Pelo meio, apaixonou-se pela guitarra portuguesa e teve aulas com um dos melhores. Foi aluno de Carlos Gonçalves, o mítico guitarrista de Amália que compôs “A Lágrima” e o “Grito”, o fado que a diva escolheu para ser cantado no seu funeral. “Era o Jimi Hendrix da altura da guitarra portuguesa”, diz João Godinho. Que o dedilhado típico do mestre lhe ficou nas mãos atesta-o um episódio recente. “Eu outro dia encontrei-me com um guitarrista, agarrei na guitarra, fiz umas notas, e ele disse: ’Pá, isso é o Carlos Gonçalves!”.

Nas horas vagas, Godinho tem um trio com a mulher, a fadista Cristina Godinho, e Paulo Levi na viola. Mas das 9h às 5h (ou, no seu caso, das 8h30 às 19h30), a sua profissão é mesmo fazer guitarras.

Há dois anos deixou a empresa onde trabalhava para se dedicar a tempo inteiro ao fabrico de guitarras. A troca prejudicou-lhe a conta bancária, mas trouxe-lhe outras alegrias. “A transição não foi fácil, porque é uma grande aventura, ainda para mais vivendo no Luxemburgo, onde o custo de vida é muito elevado e há muitas facturas para pagar”, conta. “Acho que é isso que nos retém, nesta máquina que nós alimentamos: levantamo-nos de manhã e trabalhamos e vivemos o projeto de outras pessoas. Muitas pessoas vivem frustradas porque é assim mesmo, precisamos de viver e a máquina precisa de funcionar. E a minha experiência de vida agora é completamente diferente. Não é um mar de rosas, mas tenho outra relação com o trabalho, porque é o meu próprio projeto e estou a fazer uma coisa que eu amo.”

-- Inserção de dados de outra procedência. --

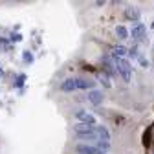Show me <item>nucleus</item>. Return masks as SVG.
I'll use <instances>...</instances> for the list:
<instances>
[{
  "mask_svg": "<svg viewBox=\"0 0 154 154\" xmlns=\"http://www.w3.org/2000/svg\"><path fill=\"white\" fill-rule=\"evenodd\" d=\"M114 66L118 68L119 75L123 77V81L128 83L132 79V64L127 61V59H114Z\"/></svg>",
  "mask_w": 154,
  "mask_h": 154,
  "instance_id": "f257e3e1",
  "label": "nucleus"
},
{
  "mask_svg": "<svg viewBox=\"0 0 154 154\" xmlns=\"http://www.w3.org/2000/svg\"><path fill=\"white\" fill-rule=\"evenodd\" d=\"M75 118L79 123H85V125H95V116L86 112V110H77L75 112Z\"/></svg>",
  "mask_w": 154,
  "mask_h": 154,
  "instance_id": "f03ea898",
  "label": "nucleus"
},
{
  "mask_svg": "<svg viewBox=\"0 0 154 154\" xmlns=\"http://www.w3.org/2000/svg\"><path fill=\"white\" fill-rule=\"evenodd\" d=\"M103 99H105V95H103L101 90H90V92H88V101H90L94 106L103 105Z\"/></svg>",
  "mask_w": 154,
  "mask_h": 154,
  "instance_id": "7ed1b4c3",
  "label": "nucleus"
},
{
  "mask_svg": "<svg viewBox=\"0 0 154 154\" xmlns=\"http://www.w3.org/2000/svg\"><path fill=\"white\" fill-rule=\"evenodd\" d=\"M145 33H147V28H145V24H141V22H138L136 26L132 28V31H128V35H132V38H136V41L145 38Z\"/></svg>",
  "mask_w": 154,
  "mask_h": 154,
  "instance_id": "20e7f679",
  "label": "nucleus"
},
{
  "mask_svg": "<svg viewBox=\"0 0 154 154\" xmlns=\"http://www.w3.org/2000/svg\"><path fill=\"white\" fill-rule=\"evenodd\" d=\"M75 152L77 154H99L95 145H88V143H79L75 145Z\"/></svg>",
  "mask_w": 154,
  "mask_h": 154,
  "instance_id": "39448f33",
  "label": "nucleus"
},
{
  "mask_svg": "<svg viewBox=\"0 0 154 154\" xmlns=\"http://www.w3.org/2000/svg\"><path fill=\"white\" fill-rule=\"evenodd\" d=\"M75 85H77V88L79 90H94V86H95V83L94 81H90V79H85V77H79V79H75Z\"/></svg>",
  "mask_w": 154,
  "mask_h": 154,
  "instance_id": "423d86ee",
  "label": "nucleus"
},
{
  "mask_svg": "<svg viewBox=\"0 0 154 154\" xmlns=\"http://www.w3.org/2000/svg\"><path fill=\"white\" fill-rule=\"evenodd\" d=\"M61 90H63V92H73V90H77V85H75V79H73V77H68V79L63 81Z\"/></svg>",
  "mask_w": 154,
  "mask_h": 154,
  "instance_id": "0eeeda50",
  "label": "nucleus"
},
{
  "mask_svg": "<svg viewBox=\"0 0 154 154\" xmlns=\"http://www.w3.org/2000/svg\"><path fill=\"white\" fill-rule=\"evenodd\" d=\"M95 134H97V138L103 140V141H110V134L106 130V127L103 125H95Z\"/></svg>",
  "mask_w": 154,
  "mask_h": 154,
  "instance_id": "6e6552de",
  "label": "nucleus"
},
{
  "mask_svg": "<svg viewBox=\"0 0 154 154\" xmlns=\"http://www.w3.org/2000/svg\"><path fill=\"white\" fill-rule=\"evenodd\" d=\"M140 9L138 8H127L125 9V18H128V20H140Z\"/></svg>",
  "mask_w": 154,
  "mask_h": 154,
  "instance_id": "1a4fd4ad",
  "label": "nucleus"
},
{
  "mask_svg": "<svg viewBox=\"0 0 154 154\" xmlns=\"http://www.w3.org/2000/svg\"><path fill=\"white\" fill-rule=\"evenodd\" d=\"M128 53V50L125 46H116L112 50V59H125V55Z\"/></svg>",
  "mask_w": 154,
  "mask_h": 154,
  "instance_id": "9d476101",
  "label": "nucleus"
},
{
  "mask_svg": "<svg viewBox=\"0 0 154 154\" xmlns=\"http://www.w3.org/2000/svg\"><path fill=\"white\" fill-rule=\"evenodd\" d=\"M116 35H118L121 41H127V38L130 37V35H128V29H127L125 26H116Z\"/></svg>",
  "mask_w": 154,
  "mask_h": 154,
  "instance_id": "9b49d317",
  "label": "nucleus"
},
{
  "mask_svg": "<svg viewBox=\"0 0 154 154\" xmlns=\"http://www.w3.org/2000/svg\"><path fill=\"white\" fill-rule=\"evenodd\" d=\"M24 81H26V75H24V73H20V75L17 77V83H15V86H17V88H22V86H24Z\"/></svg>",
  "mask_w": 154,
  "mask_h": 154,
  "instance_id": "f8f14e48",
  "label": "nucleus"
},
{
  "mask_svg": "<svg viewBox=\"0 0 154 154\" xmlns=\"http://www.w3.org/2000/svg\"><path fill=\"white\" fill-rule=\"evenodd\" d=\"M22 59H24L26 63H33V55H31L29 51H24V55H22Z\"/></svg>",
  "mask_w": 154,
  "mask_h": 154,
  "instance_id": "ddd939ff",
  "label": "nucleus"
},
{
  "mask_svg": "<svg viewBox=\"0 0 154 154\" xmlns=\"http://www.w3.org/2000/svg\"><path fill=\"white\" fill-rule=\"evenodd\" d=\"M101 83H103L105 86H110V83H108V77H106V73H105V72L101 73Z\"/></svg>",
  "mask_w": 154,
  "mask_h": 154,
  "instance_id": "4468645a",
  "label": "nucleus"
},
{
  "mask_svg": "<svg viewBox=\"0 0 154 154\" xmlns=\"http://www.w3.org/2000/svg\"><path fill=\"white\" fill-rule=\"evenodd\" d=\"M11 41H13V42H20V41H22V35H20V33H17V35L13 33V37H11Z\"/></svg>",
  "mask_w": 154,
  "mask_h": 154,
  "instance_id": "2eb2a0df",
  "label": "nucleus"
},
{
  "mask_svg": "<svg viewBox=\"0 0 154 154\" xmlns=\"http://www.w3.org/2000/svg\"><path fill=\"white\" fill-rule=\"evenodd\" d=\"M140 63H141L143 66H149V61H145V59H143V57H140Z\"/></svg>",
  "mask_w": 154,
  "mask_h": 154,
  "instance_id": "dca6fc26",
  "label": "nucleus"
},
{
  "mask_svg": "<svg viewBox=\"0 0 154 154\" xmlns=\"http://www.w3.org/2000/svg\"><path fill=\"white\" fill-rule=\"evenodd\" d=\"M4 75V72H2V66H0V77H2Z\"/></svg>",
  "mask_w": 154,
  "mask_h": 154,
  "instance_id": "f3484780",
  "label": "nucleus"
},
{
  "mask_svg": "<svg viewBox=\"0 0 154 154\" xmlns=\"http://www.w3.org/2000/svg\"><path fill=\"white\" fill-rule=\"evenodd\" d=\"M99 154H106V152H101V150H99Z\"/></svg>",
  "mask_w": 154,
  "mask_h": 154,
  "instance_id": "a211bd4d",
  "label": "nucleus"
}]
</instances>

Fazer guitarras artesanais é um trabalho de amor e paciência. Num mês inteiro, João Godinho faz apenas duas guitarras, “a trabalhar todos os dias nelas”. No atelier há sempre várias em curso de execução, em diferentes etapas, “porque há tempos mortos de secagem das colas ou verniz”.

Foto: Christophe Olinger

São vários os músicos luxemburgueses que recorrem ao português para fazer guitarras artesanais. O processo melhora infinitamente a sonoridade, garante João Godinho, que pega em vários instrumentos para mostrar a diferença. Uma guitarra industrial produz um som oco, que se extingue rapidamente. Uma de fabrico manual, saída das suas mãos, é outra louça. “Aqui temos uma em pau-santo de Madagáscar, que já é uma madeira protegida, e cedro do Canadá”, explica, martelando a guitarra para mostrar o som. Mesmo sem tocar nas cordas, o instrumento vibra longa e harmoniosamente, como a pedir para ser tangido.

Apesar de fazer instrumentos, o artesão toca com uma guitarra portuguesa que não lhe saiu das mãos. Em casa de ferreiro, espeto de pau? “Fiz uma de Coimbra que deixei em Lisboa, não toco com ela, e fiz uma de Lisboa que ainda não está acabada”, explica. “Como é para mim, tenho tempo. Acabo por tocar com uma velha guitarra”.